L'islamofobia va criminalizzata come qualsiasi altro fondamentalismo

di Michele Giorgio – il Manifesto

«L’ideologia esclusivista ed estremista di ogni inclinazione disumanizza ‘l’altro’ usando malintesi e distorsioni intenzionali. È una minaccia comune che mette in pericolo le società e le comunità di tutte le fedi». Hanan Ashrawi, storica portavoce palestinese, cristiana anglicana, commenta con tono fermo il massacro nelle due moschee di Christchurch. Ashrawi sa bene quanto l’islamofobia venga usata ad arte, nel modo più strumentale e bieco, per negare i diritti del suo popolo, formato in larga maggioranza da musulmani, che pure sono sanciti dalle risoluzioni internazionali.

Ashrawi parla dopo aver appreso, da un comunicato diffuso dall’ambasciatore dell’Olp in Australia e Nuova Zelanda, che tra le vittime dell’attacco terroristico c’è almeno un palestinese. «Sfortunatamente – aggiunge – l’istigazione all’odio è stata tollerata troppo a lungo.

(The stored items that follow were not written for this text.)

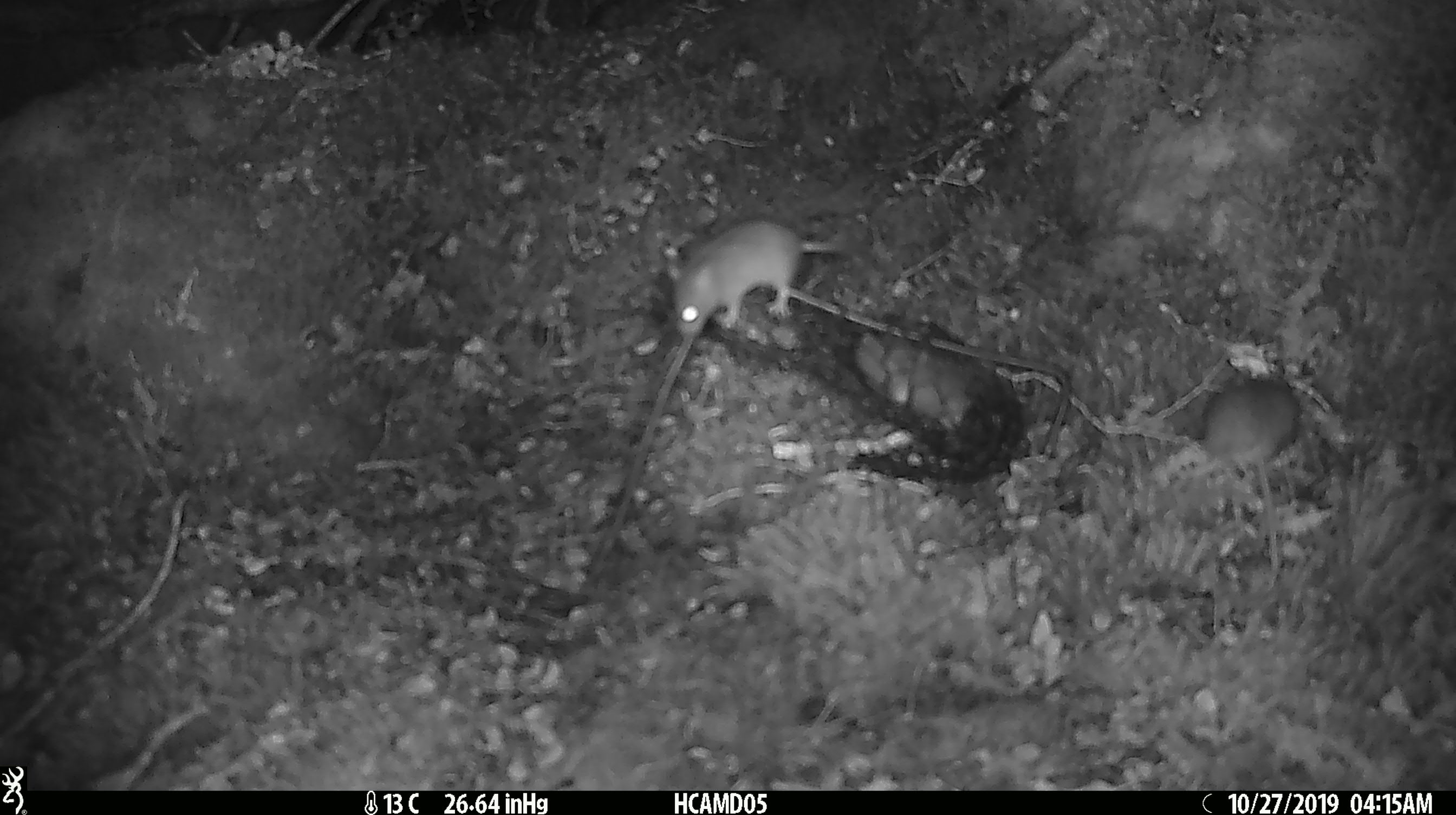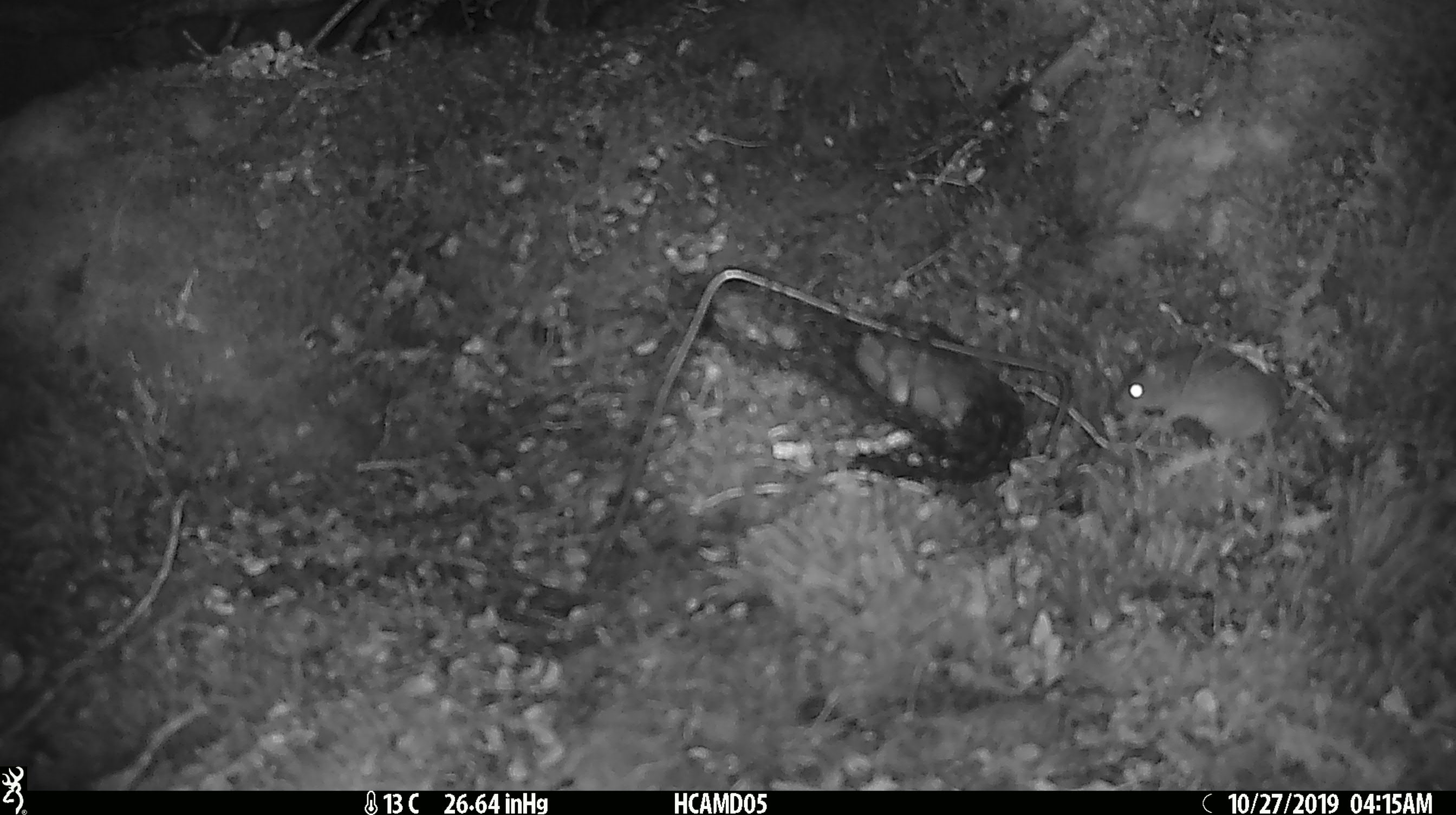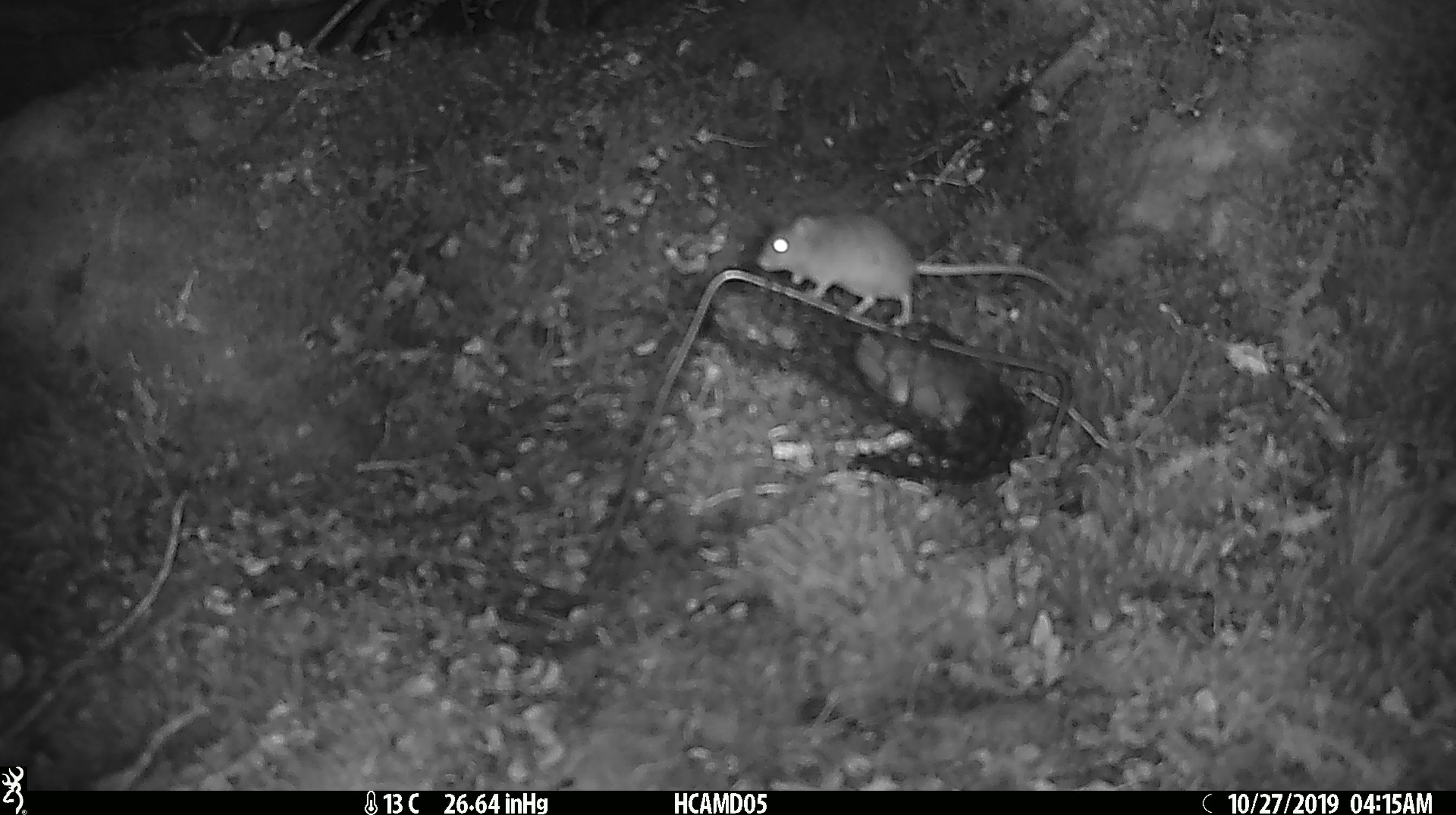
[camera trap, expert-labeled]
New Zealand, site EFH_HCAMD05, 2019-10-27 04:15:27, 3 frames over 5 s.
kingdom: Animalia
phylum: Chordata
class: Mammalia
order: Rodentia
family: Muridae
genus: Mus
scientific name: Mus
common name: mouse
Mouse (Mus).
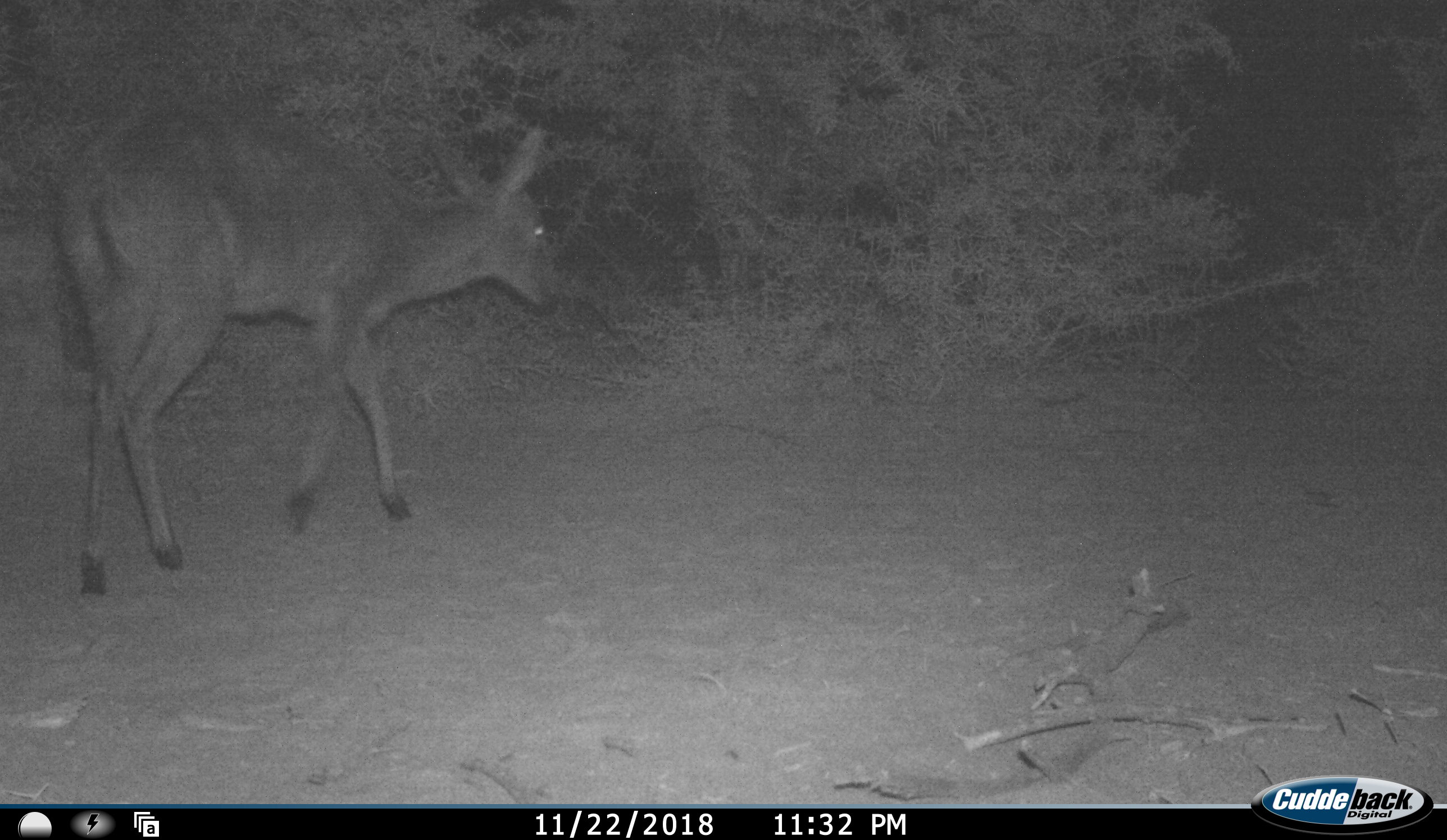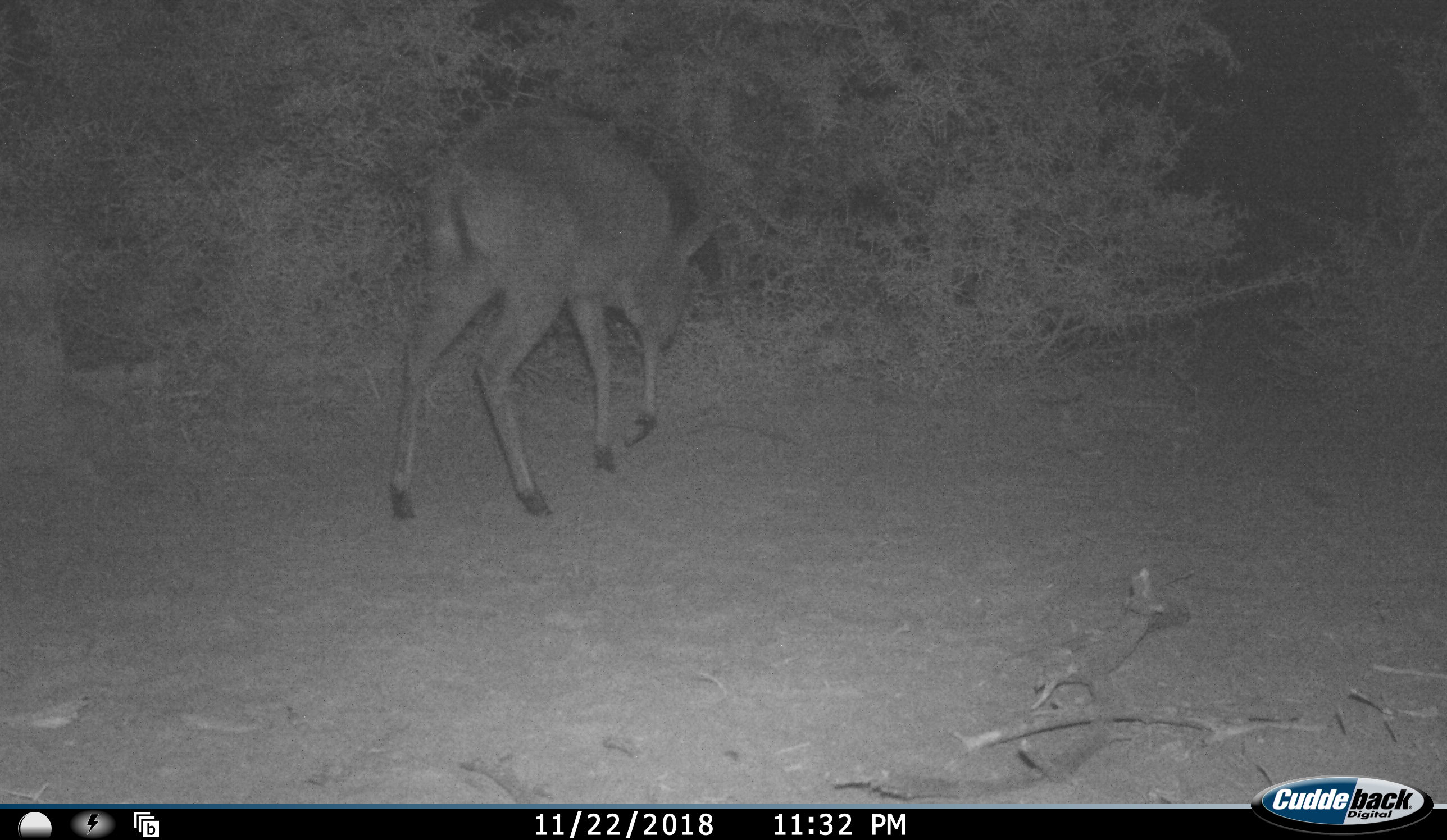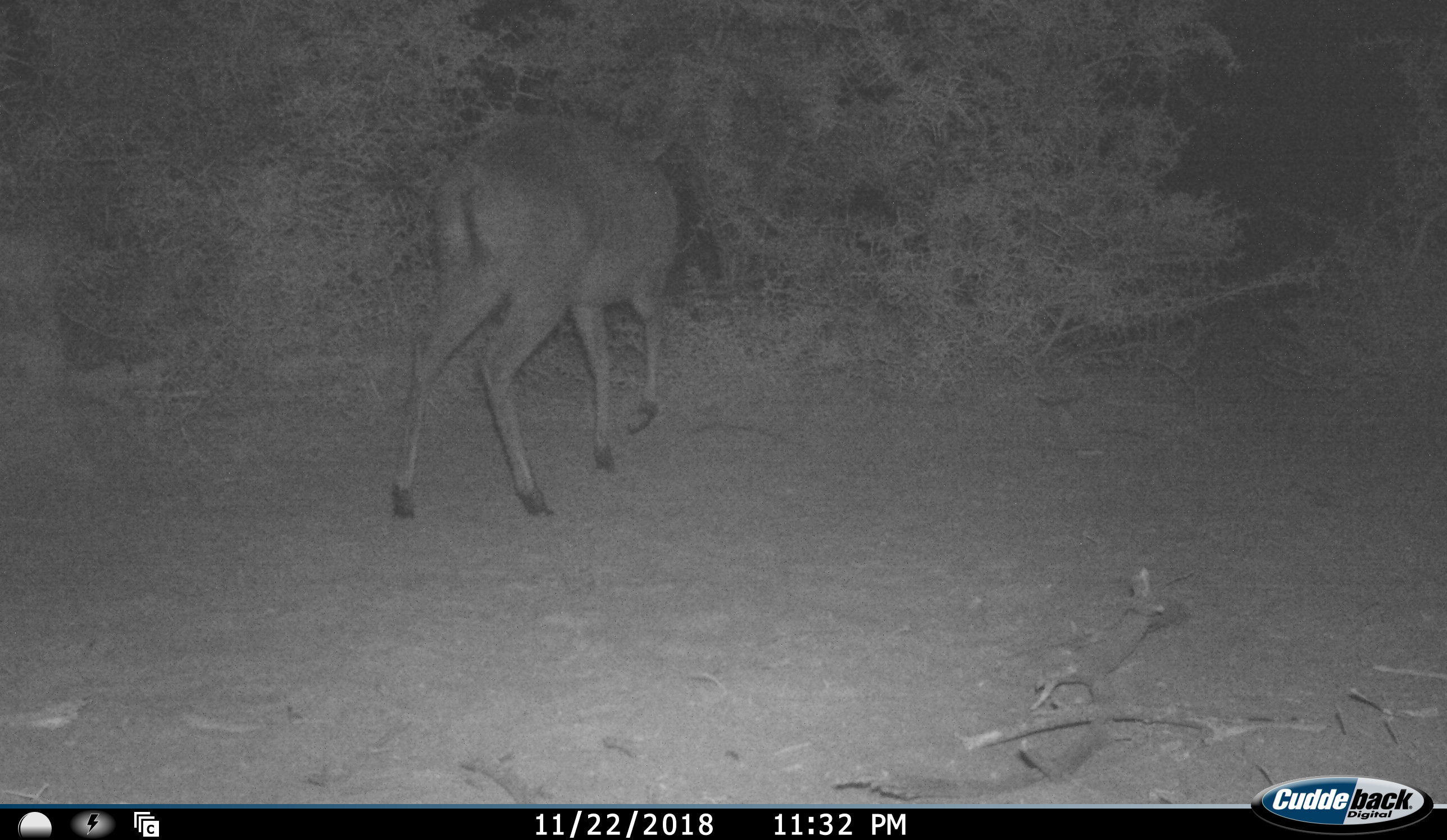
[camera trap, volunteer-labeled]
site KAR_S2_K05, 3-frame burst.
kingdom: Animalia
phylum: Chordata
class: Mammalia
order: Artiodactyla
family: Bovidae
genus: Sylvicapra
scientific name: Sylvicapra grimmia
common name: common duiker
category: duikercommongrey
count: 1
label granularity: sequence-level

Bigottismo e razzismo sono stati normalizzati. Non pochi personaggi politici sfruttano l’ignoranza, accendono le fiamme dell’odio e seminano il timore per una cinica convenienza politica». Invece di tollerare l’istigazione e il pregiudizio, esorta Ashrawi, «dobbiamo lavorare per promuovere la tolleranza, la dignità e l’accettazione come valori umani condivisi». Sulla stessa linea la condanna della strage da parte del presidente palestinese Mahmoud Abbas che chiede alla comunità internazionale «di mostrare tolleranza zero nei confronti dei gruppi razzisti che incitano alla violenza, all’odio razziale e alla xenofobia».

Sono state molteplici le condanne giunte dal mondo islamico e dai Paesi arabi. Su tutte svetta quella dell’università Al Azhar del Cairo, la più importante istituzione dell’Islam sunnita, per bocca di Ahmed el Tayyeb, il Grande Imam che a inizio anno è stato protagonista negli Emirati di un abbraccio con papa Francesco per sancire la fratellanza tra cristiani e musulmani e il rifiuto della violenza in nome della religione. La disamina di el Tayyeb è netta: «Il massacro di Christchurch è un chiaro indicatore delle conseguenze dei discorsi di odio e xenofobia e del diffondersi dell’islamofobia in diversi paesi europei, anche in quelli noti per la forte coesistenza tra le diverse comunità». Per questo, aggiunge, l’attacco terroristico dovrebbe costituire «un campanello d’allarme contro la tolleranza verso gruppi estremisti e razzisti». El Tayyeb chiede di criminalizzare l’islamofobia e non nasconde il disappunto per il trattamento iniziale riservato all’autore della strage di Christchurch definito da molti «estremista di destra» e non «terrorista» mentre in casi di attacchi commessi da musulmani si parla sempre di terrorismo e si prende subito di mira la religione islamica.

Dura la reazione dell’Iran, paese a maggioranza sciita, che denuncia «l’ipocrisia occidentale». A puntare il dito verso Ovest è stato il capo della diplomazia, Mohammad Javad Zarif. «L’ipocrisia occidentale che difende la demonizzazione dei musulmani con il pretesto della libertà d’espressione deve cessare. L’impunità nelle democrazie occidentali per promuovere l’ipocrisia conduce a questo», ha scritto il ministro degli esteri su Twitter. Meno severo il re giordano Abdallah che si è limitato a sottolineare la gravità «di un terribile crimine compiuto dai terroristi» e a sollecitare una maggiore unità della comunità mondiale «contro l’estremismo, l’odio e il terrorismo che non conoscono religione». Da segnalare la condanna del massacro giunta dal presidente israeliano Reuven Rivlin e dal premier Benyamin Netanyahu che hanno inviato le condoglianze ai parenti delle vittime.